MaxCompute supports MapReduce programming APIs. You can use the Java API provided by MapReduce to write MapReduce programs for processing data in MaxCompute. You can create ODPS MR nodes and use them in Task Scheduling.

For how to edit and use the ODPS MR, see the examples in the MaxCompute documentation WordCount examples.

To use an ODPS MR node, you must first upload and release the resource to be used, and then create the ODPS MR node.

Create a resource instance

  1. Create a business flow
    Click Manual Business Flow in the left-side navigation pane, select Create Business Flow.

  2. Right-click Resource, and select Create Resource > jar.

  3. Enter the resource name in the Create Resource according to the naming convention, set the resource type to jar, select a local jar package to the uploaded.

    Note
    • If this jar package has been uploaded on the ODPS client, you must deselect Uploaded as the ODPS resource. In this upload, the resource will also be uploaded to ODPS. Otherwise, an error will be reported during the upload process.

■ **Required work**:
[A] Answer these from the MaxCompute ODPS MR text:
(i) What must be done before an ODPS MR node is created?
(ii) Which menu choice follows a right-click on Resource?
(iii) Which language's API does MapReduce provide for writing programs?
[B] Write what comes next in the MaxCompute ODPS MR text, starting after its last sentence.

■ **Recorded information**:
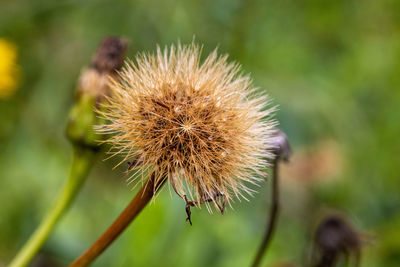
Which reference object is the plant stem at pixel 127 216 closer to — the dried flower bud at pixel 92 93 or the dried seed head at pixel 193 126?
the dried seed head at pixel 193 126

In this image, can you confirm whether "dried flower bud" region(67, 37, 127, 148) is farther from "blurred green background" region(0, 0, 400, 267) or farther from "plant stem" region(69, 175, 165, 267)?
"blurred green background" region(0, 0, 400, 267)

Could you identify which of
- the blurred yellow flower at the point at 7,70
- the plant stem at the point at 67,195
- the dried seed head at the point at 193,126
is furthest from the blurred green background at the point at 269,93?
the dried seed head at the point at 193,126

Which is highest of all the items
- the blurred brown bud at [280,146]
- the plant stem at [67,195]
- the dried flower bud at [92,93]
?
the blurred brown bud at [280,146]

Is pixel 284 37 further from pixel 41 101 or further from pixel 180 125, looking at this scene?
pixel 180 125

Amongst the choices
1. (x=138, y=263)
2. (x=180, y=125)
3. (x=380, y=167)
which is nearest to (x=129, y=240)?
(x=138, y=263)

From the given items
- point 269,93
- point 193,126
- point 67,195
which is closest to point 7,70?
point 269,93

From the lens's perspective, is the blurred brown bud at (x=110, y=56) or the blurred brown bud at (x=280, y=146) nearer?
the blurred brown bud at (x=280, y=146)
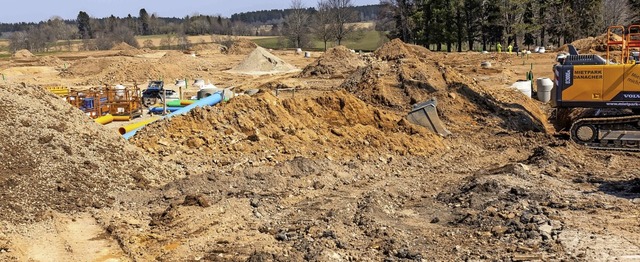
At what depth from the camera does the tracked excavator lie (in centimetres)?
1416

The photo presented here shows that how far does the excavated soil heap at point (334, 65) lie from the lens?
34375mm

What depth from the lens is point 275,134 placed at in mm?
14297

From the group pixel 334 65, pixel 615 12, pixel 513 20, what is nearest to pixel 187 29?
pixel 513 20

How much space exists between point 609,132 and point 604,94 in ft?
3.36

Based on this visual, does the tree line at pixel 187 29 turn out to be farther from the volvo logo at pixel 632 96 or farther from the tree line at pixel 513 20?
the volvo logo at pixel 632 96

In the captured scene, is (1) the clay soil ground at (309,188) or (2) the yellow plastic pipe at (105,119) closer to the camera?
(1) the clay soil ground at (309,188)

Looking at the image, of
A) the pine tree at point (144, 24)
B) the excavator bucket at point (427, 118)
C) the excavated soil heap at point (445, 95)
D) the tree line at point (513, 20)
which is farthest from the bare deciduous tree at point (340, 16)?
the pine tree at point (144, 24)

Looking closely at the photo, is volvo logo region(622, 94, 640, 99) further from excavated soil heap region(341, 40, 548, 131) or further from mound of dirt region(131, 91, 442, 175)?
mound of dirt region(131, 91, 442, 175)

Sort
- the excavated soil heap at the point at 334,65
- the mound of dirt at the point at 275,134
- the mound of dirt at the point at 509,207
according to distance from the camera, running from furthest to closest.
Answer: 1. the excavated soil heap at the point at 334,65
2. the mound of dirt at the point at 275,134
3. the mound of dirt at the point at 509,207

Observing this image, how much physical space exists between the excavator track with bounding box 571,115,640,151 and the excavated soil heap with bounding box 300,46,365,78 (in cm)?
1947

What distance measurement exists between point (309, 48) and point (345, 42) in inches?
373

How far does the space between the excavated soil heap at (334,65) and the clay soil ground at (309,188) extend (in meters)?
16.2

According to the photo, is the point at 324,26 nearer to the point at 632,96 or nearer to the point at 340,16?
the point at 340,16

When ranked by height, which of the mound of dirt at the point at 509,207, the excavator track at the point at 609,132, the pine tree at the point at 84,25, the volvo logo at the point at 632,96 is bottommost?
the mound of dirt at the point at 509,207
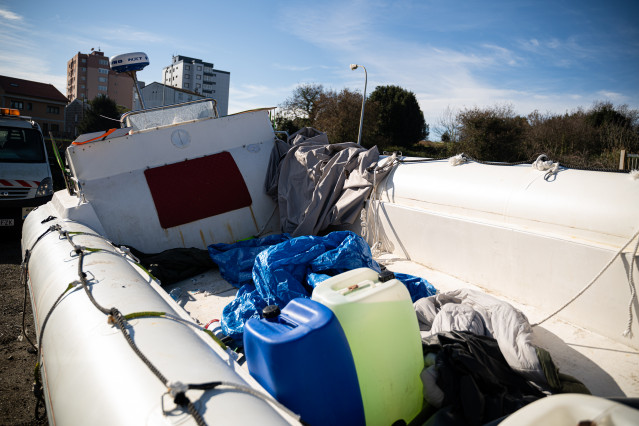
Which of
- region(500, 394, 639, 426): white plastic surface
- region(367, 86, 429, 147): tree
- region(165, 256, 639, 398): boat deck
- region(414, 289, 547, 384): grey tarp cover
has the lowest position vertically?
region(165, 256, 639, 398): boat deck

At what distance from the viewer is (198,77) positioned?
222 ft

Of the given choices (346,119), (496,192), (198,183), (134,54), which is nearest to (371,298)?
(496,192)

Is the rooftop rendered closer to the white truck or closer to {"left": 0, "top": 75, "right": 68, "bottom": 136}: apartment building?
{"left": 0, "top": 75, "right": 68, "bottom": 136}: apartment building

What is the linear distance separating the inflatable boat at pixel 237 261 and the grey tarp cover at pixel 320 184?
6 centimetres

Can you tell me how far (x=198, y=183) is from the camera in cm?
435

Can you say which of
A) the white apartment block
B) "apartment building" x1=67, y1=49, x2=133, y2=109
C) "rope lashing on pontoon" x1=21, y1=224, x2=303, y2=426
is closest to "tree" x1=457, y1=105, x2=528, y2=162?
"rope lashing on pontoon" x1=21, y1=224, x2=303, y2=426

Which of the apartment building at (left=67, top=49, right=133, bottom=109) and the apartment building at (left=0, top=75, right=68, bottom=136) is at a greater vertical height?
the apartment building at (left=67, top=49, right=133, bottom=109)

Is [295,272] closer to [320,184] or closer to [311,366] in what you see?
[311,366]

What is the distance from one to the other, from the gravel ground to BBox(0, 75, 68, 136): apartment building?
44.9 meters

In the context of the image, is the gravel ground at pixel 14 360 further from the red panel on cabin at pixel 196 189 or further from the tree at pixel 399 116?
the tree at pixel 399 116

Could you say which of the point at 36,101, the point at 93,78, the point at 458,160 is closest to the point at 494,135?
the point at 458,160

■ **Answers below**:
[A]
(i) The resource to be used must be uploaded and released.
(ii) Create Resource > jar.
(iii) Java.

[B]
    • The resource name is not necessarily the same as the name of the uploaded file.
    • Naming convention for a resource name: a string of 1 to 128 characters, including letters, numbers, underlines, and dots. The name is case insensitive. If the resource is a jar resource, the extension is .jar. If the resource is a Python resource, the extension is .py.
  4. Click Submit to submit the resource to the development scheduling server.

  5. Publish a node task.

    For more information about the operation, see Release management.

Create an ODPS MR node

  1. Create a business flow

    Click Manual Business Flow in the left-side navigation pane, select Create Business Flow.



  2. Create an ODPS MR node.
    Right-click Data Development, and select Create Data Development Node > ODPS MR.

  3. Edit the node code.Double click the new ODPS MR node and enter the following interface.

    Node code editing example:
    jar -resources base_test.jar -classpath ./base_test.jar com.taobao.edp.odps.brandnormalize.Word.NormalizeWordAll
    The code is described below:
    • -resources base_test.jar: indicates the file name of the referenced jar resource.
    • -classpath: jar package path, you can right-click the Reference resource and obtain this path.
      Note Double click the new ODPS MR node and enter the jar resource after entering the ODPS MR node interface.
    • com.taobao.edp.odps.brandnormalize.Word.NormalizeWordAll: indicates the main class in the jar package that is called during execution. It must be consistent with the main class name in the jar package.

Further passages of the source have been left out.